Pour l’agence de notation Fitch Ratings, les établissements tunisiens seront les plus menacés du continent si la guerre en Ukraine venait à se prolonger.
Les 23 banques tunisiennes, victimes collatérales de la guerre en Ukraine ? C’est en tout cas l’avis de Fitch Ratings. Dans une analyse du 13 avril, l’agence de notation américaine, qui a abaissé la note souveraine de la Tunisie en mars, affirme que les établissements bancaires du pays « sont parmi les plus vulnérables d’Afrique quant à la guerre russo-ukrainienne ».
Les établissement tunisiens opèrent essentiellement dans leurs territoires, ils ont donc très peu d’actifs dans les deux pays belligérants. Mais les conséquences indirectes du conflit : hausse des prix de l’énergie ; inflation (7,2 % en mars), notamment des denrées alimentaires de base ; chute annoncée du tourisme et baisse des flux des capitaux étrangers, devraient accélérer les risques d’insolvabilité des banques.
Péril sur le secteur touristique
Selon l’Institut national de la statistique, les importations énergétiques ont explosé de 87,2 % au premier trimestre 2022. Elles représentent environ un tiers du déficit commercial.
Or, plus le conflit en Europe durera, plus les prix de l’énergie devraient augmenter, obligeant notamment l’industrie à emprunter davantage pour s’approvisionner en matières premières et produits semi-finis, alors que la demande intérieure devrait diminuer.
La hausse du prix des céréales importées risque d’augmenter les tensions sociales »

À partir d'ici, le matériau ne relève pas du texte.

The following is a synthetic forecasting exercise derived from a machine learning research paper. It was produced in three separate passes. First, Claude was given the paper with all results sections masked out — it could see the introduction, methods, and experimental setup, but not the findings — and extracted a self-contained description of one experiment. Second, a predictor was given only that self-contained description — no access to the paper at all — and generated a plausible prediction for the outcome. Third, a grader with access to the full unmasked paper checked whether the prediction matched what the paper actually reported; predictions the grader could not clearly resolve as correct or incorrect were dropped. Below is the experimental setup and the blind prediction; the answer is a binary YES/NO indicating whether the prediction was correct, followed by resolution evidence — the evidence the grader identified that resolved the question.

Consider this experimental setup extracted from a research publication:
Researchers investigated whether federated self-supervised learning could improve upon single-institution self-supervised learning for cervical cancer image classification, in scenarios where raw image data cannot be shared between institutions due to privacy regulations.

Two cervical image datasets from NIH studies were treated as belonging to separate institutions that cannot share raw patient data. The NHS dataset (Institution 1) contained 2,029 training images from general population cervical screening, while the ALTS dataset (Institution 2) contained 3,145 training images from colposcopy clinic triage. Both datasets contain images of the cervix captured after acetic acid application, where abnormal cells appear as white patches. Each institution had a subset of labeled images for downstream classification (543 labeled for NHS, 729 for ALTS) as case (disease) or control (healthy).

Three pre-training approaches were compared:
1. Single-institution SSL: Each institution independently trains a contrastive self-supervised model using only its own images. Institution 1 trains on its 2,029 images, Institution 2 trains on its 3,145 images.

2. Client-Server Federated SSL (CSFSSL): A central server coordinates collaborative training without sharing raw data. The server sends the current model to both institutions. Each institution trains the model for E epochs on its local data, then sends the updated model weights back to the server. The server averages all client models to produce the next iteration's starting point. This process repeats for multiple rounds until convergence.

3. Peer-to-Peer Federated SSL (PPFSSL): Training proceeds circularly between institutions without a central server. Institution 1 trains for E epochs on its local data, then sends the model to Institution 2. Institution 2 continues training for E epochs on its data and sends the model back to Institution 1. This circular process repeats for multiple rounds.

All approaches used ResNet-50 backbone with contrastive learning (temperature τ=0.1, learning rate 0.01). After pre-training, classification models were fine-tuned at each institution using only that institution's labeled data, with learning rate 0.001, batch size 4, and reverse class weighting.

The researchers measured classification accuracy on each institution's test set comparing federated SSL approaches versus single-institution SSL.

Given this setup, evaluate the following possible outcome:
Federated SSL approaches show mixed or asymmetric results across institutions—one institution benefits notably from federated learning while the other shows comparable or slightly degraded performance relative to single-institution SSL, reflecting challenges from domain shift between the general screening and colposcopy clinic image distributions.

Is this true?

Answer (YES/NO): YES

En 2021, les prêts au secteur industriel représentaient 44 % des crédits bancaires aux professionnels. Le secteur du tourisme, alors que la haute saison débute en Tunisie, sera également impacté négativement. Appartenant essentiellement à la classe moyenne, les Européens pourraient faire l’impasse sur leurs vacances en Tunisie cette année. Le ministère du Tourisme a d’ores et déjà fait une croix sur les touristes russes, soit tout de même 6 % des visiteurs étrangers en 2019, année de référence. Le tourisme est l’une des principales sources de revenus en devises étrangères pour les banques. Avec une industrie et un tourisme en berne, Fitch s’attend donc à une augmentation de 14 % des prêts en défaut de paiement (NPL).

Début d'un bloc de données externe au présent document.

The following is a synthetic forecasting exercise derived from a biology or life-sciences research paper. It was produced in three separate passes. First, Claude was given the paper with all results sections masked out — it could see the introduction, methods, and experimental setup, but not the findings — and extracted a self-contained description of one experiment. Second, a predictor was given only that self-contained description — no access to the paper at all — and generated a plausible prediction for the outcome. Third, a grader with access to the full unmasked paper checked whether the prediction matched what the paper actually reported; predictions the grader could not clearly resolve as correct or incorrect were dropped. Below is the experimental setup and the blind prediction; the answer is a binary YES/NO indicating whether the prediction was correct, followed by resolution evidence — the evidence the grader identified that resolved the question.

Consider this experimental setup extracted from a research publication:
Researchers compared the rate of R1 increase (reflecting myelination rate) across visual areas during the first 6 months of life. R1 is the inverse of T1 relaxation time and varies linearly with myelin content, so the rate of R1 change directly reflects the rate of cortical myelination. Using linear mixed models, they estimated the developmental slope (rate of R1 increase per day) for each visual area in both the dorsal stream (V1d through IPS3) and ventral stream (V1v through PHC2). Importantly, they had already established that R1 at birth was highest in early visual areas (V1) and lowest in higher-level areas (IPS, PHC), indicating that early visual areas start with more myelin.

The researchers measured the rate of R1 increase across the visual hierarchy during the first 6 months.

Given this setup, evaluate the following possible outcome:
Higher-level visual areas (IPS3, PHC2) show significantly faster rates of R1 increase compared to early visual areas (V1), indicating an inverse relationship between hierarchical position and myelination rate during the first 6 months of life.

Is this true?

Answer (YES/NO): YES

Un nouvel appui international peu probable
Sur le plan intérieur, la hausse du prix des céréales importées, dont la moitié provient d’Ukraine, risque d’augmenter les tensions sociales. D’autre part, Fitch a revu ses prévisions de croissance pour la Tunisie à la baisse, passant de 3,4 % à 2,3 % en 2022 et de 3,6 % à 2,5 % en 2023. Touchés par une baisse sensible de leur pouvoir d’achat, les Tunisiens devraient moins avoir recours aux prêts bancaires.
La dégradation des actifs est une réalité, mais cela date de bien avant la guerre en Ukraine »
La guerre et ses répercussions économiques arrivent à un moment particulièrement critique pour les banques tunisiennes compte tenu du fait que la plupart des mesures de soutiens de la Banque centrale de Tunisie (BCT) pour atténuer les effets de la pandémie ont pris fin le 31 décembre 2021 ; et que Fitch ne s’attend pas « à ce que les autorités réintroduisent des mesures pour soutenir les banques et leurs clients, ce qui pourrait entraîner une détérioration rapide des indicateurs de qualité des actifs des banques ».
Un tableau sombre que l’analyste financier Bassem Ennaifer tend à nuancer : « La dégradation des actifs est une réalité, mais cela date de bien avant la guerre en Ukraine. Le conflit est un problème additionnel, mais ne change pas fondamentalement la donne. » Pour l’expert, l’analyse de Fitch se fonde sur des normes réglementaires de pays avancés, « ce qui n’est pas le cas de la Tunisie dans le domaine bancaire ».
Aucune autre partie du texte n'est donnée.